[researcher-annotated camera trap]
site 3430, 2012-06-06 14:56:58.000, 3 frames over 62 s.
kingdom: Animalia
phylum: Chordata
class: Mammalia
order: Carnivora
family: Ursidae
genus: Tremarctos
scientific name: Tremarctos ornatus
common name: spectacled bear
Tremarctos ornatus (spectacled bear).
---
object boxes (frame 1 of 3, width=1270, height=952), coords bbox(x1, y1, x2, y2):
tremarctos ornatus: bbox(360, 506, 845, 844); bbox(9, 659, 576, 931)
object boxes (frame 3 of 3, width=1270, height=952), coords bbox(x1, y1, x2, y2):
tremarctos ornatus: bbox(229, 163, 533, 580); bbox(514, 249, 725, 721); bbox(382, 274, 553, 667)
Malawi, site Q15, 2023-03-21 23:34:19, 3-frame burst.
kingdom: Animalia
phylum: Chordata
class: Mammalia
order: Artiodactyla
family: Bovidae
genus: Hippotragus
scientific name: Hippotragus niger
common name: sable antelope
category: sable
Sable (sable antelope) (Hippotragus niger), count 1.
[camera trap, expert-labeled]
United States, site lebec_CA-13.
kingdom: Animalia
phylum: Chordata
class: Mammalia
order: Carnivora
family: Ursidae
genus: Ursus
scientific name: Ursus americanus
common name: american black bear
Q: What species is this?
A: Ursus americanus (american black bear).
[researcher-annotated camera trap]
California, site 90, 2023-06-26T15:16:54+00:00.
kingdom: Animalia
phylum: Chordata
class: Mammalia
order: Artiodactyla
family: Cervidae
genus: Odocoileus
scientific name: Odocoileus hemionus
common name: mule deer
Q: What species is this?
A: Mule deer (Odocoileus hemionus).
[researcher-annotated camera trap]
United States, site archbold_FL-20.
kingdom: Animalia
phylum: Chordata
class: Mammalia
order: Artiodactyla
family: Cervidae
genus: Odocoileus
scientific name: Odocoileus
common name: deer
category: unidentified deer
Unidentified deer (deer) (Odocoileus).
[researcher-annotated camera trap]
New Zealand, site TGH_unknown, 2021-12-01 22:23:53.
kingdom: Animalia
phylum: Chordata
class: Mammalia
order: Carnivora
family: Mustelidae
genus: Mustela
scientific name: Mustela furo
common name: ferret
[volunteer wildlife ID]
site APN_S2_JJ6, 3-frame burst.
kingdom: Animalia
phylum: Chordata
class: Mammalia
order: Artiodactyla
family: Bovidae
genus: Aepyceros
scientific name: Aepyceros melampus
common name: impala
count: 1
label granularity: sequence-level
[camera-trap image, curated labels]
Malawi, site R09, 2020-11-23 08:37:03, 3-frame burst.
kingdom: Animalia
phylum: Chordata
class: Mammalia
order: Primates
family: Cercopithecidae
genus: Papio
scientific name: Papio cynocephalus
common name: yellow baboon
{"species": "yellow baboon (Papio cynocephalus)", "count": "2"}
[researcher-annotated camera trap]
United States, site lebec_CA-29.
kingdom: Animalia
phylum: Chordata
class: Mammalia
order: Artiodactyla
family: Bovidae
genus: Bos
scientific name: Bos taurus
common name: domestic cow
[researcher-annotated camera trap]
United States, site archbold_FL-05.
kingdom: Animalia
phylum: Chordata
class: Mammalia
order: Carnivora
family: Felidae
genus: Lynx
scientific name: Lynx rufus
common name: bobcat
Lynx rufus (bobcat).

· · ·

• Problem to solve
Reproduce the data exactly. All of it is needed.

• Problem solution
[researcher-annotated camera trap]
site 3430, 2012-06-06 14:56:58.000, 3 frames over 62 s.
kingdom: Animalia
phylum: Chordata
class: Mammalia
order: Carnivora
family: Ursidae
genus: Tremarctos
scientific name: Tremarctos ornatus
common name: spectacled bear
Tremarctos ornatus (spectacled bear).
---
object boxes (frame 1 of 3, width=1270, height=952), coords bbox(x1, y1, x2, y2):
tremarctos ornatus: bbox(360, 506, 845, 844); bbox(9, 659, 576, 931)
object boxes (frame 3 of 3, width=1270, height=952), coords bbox(x1, y1, x2, y2):
tremarctos ornatus: bbox(229, 163, 533, 580); bbox(514, 249, 725, 721); bbox(382, 274, 553, 667)
Malawi, site Q15, 2023-03-21 23:34:19, 3-frame burst.
kingdom: Animalia
phylum: Chordata
class: Mammalia
order: Artiodactyla
family: Bovidae
genus: Hippotragus
scientific name: Hippotragus niger
common name: sable antelope
category: sable
Sable (sable antelope) (Hippotragus niger), count 1.
[camera trap, expert-labeled]
United States, site lebec_CA-13.
kingdom: Animalia
phylum: Chordata
class: Mammalia
order: Carnivora
family: Ursidae
genus: Ursus
scientific name: Ursus americanus
common name: american black bear
Q: What species is this?
A: Ursus americanus (american black bear).
[researcher-annotated camera trap]
California, site 90, 2023-06-26T15:16:54+00:00.
kingdom: Animalia
phylum: Chordata
class: Mammalia
order: Artiodactyla
family: Cervidae
genus: Odocoileus
scientific name: Odocoileus hemionus
common name: mule deer
Q: What species is this?
A: Mule deer (Odocoileus hemionus).
[researcher-annotated camera trap]
United States, site archbold_FL-20.
kingdom: Animalia
phylum: Chordata
class: Mammalia
order: Artiodactyla
family: Cervidae
genus: Odocoileus
scientific name: Odocoileus
common name: deer
category: unidentified deer
Unidentified deer (deer) (Odocoileus).
[researcher-annotated camera trap]
New Zealand, site TGH_unknown, 2021-12-01 22:23:53.
kingdom: Animalia
phylum: Chordata
class: Mammalia
order: Carnivora
family: Mustelidae
genus: Mustela
scientific name: Mustela furo
common name: ferret
[volunteer wildlife ID]
site APN_S2_JJ6, 3-frame burst.
kingdom: Animalia
phylum: Chordata
class: Mammalia
order: Artiodactyla
family: Bovidae
genus: Aepyceros
scientific name: Aepyceros melampus
common name: impala
count: 1
label granularity: sequence-level
[camera-trap image, curated labels]
Malawi, site R09, 2020-11-23 08:37:03, 3-frame burst.
kingdom: Animalia
phylum: Chordata
class: Mammalia
order: Primates
family: Cercopithecidae
genus: Papio
scientific name: Papio cynocephalus
common name: yellow baboon
{"species": "yellow baboon (Papio cynocephalus)", "count": "2"}
[researcher-annotated camera trap]
United States, site lebec_CA-29.
kingdom: Animalia
phylum: Chordata
class: Mammalia
order: Artiodactyla
family: Bovidae
genus: Bos
scientific name: Bos taurus
common name: domestic cow
[researcher-annotated camera trap]
United States, site archbold_FL-05.
kingdom: Animalia
phylum: Chordata
class: Mammalia
order: Carnivora
family: Felidae
genus: Lynx
scientific name: Lynx rufus
common name: bobcat
Lynx rufus (bobcat).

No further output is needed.